Unsere Studie beleuchtete die sensorischen Herausforderungen, denen sich Menschen mit ADHS in Büroumgebungen gegenübersehen, und bewertete die wahrgenommene Wirksamkeit verschiedener Anpassungen sowie deren Auswirkungen auf die Zufriedenheit, Unterstützung und das Wohlbefinden am Arbeitsplatz. Die Ergebnisse legen nahe, dass Anpassungen einen signifikanten Einfluss auf die Gesundheit am Arbeitsplatz haben, was ihre Bedeutung bei der Schaffung integrativer und gesunder Arbeitsplätze unterstreicht. Darüber hinaus haben wir festgestellt, dass die sensorischen Profile von Individuen sowohl mit den sensorischen Herausforderungen, denen sie begegnen, als auch mit der Wirksamkeit von Anpassungen in Zusammenhang stehen, was das Potenzial gezielter Interventionen unterstreicht. Wir folgern daher, dass Anpassungen am Arbeitsplatz vielfältig und angepasst sein müssen, um den unterschiedlichen sensorischen Bedürfnissen der Beschäftigten gerecht zu werden. Insgesamt hat diese Studie zu einem besseren Verständnis der besonderen Bedürfnisse von Menschen mit ADHS am Arbeitsplatz beigetragen. Diese Ergebnisse werden die von uns geplanten zukünftigen Studien informieren und verfeinern, indem sie einen umfassenderen und differenzierteren Ansatz gewährleisten, um den sensorischen Bedürfnissen neurodivergenter Arbeitnehmer gerecht zu werden.
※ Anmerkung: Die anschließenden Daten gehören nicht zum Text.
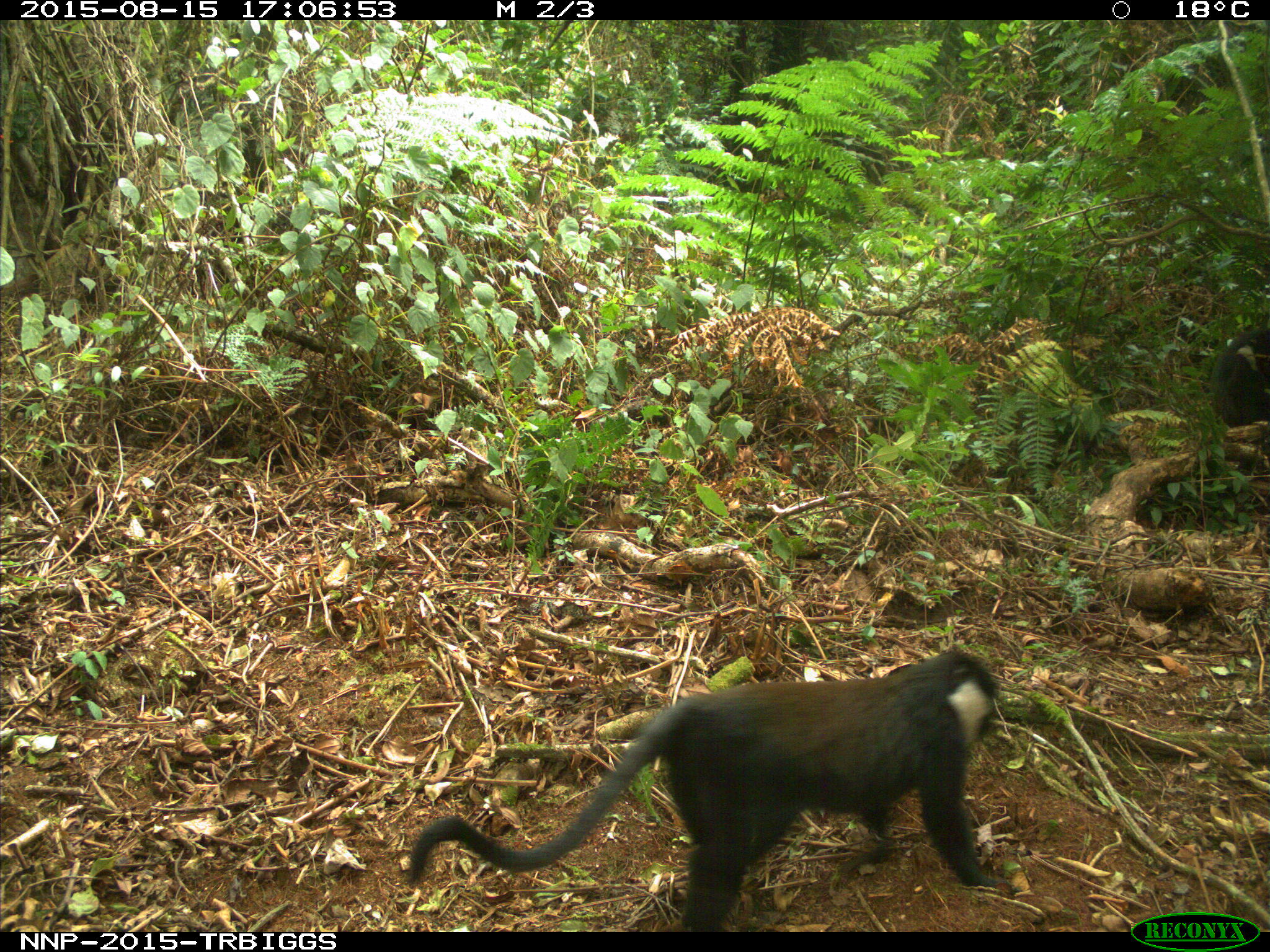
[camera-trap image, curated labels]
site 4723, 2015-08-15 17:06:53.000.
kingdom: Animalia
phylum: Chordata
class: Mammalia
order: Primates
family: Cercopithecidae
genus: Allochrocebus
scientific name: Allochrocebus lhoesti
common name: l'hoest's monkey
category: cercopithecus lhoesti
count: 2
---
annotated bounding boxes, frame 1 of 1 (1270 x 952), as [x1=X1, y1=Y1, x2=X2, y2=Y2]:
cercopithecus lhoesti: [x1=402, y1=644, x2=999, y2=935]; [x1=1207, y1=325, x2=1270, y2=425]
Die zukünftigen Studien unseres Teams werden eine qualitative Erforschung der Kontextfaktoren umfassen, die sensorische Herausforderungen und die Wirksamkeit von Anpassungen beeinflussen, sowie quantitative Längsschnittstudien, um eine solidere Beweisgrundlage aufzubauen. Diese Bemühungen werden die Entwicklung von Prinzipien des universellen Designs für neuro-inklusive Arbeitsplätze unterstützen, die die verschiedenen sensorischen Bedürfnisse berücksichtigen und allen Mitarbeitern zugute kommen.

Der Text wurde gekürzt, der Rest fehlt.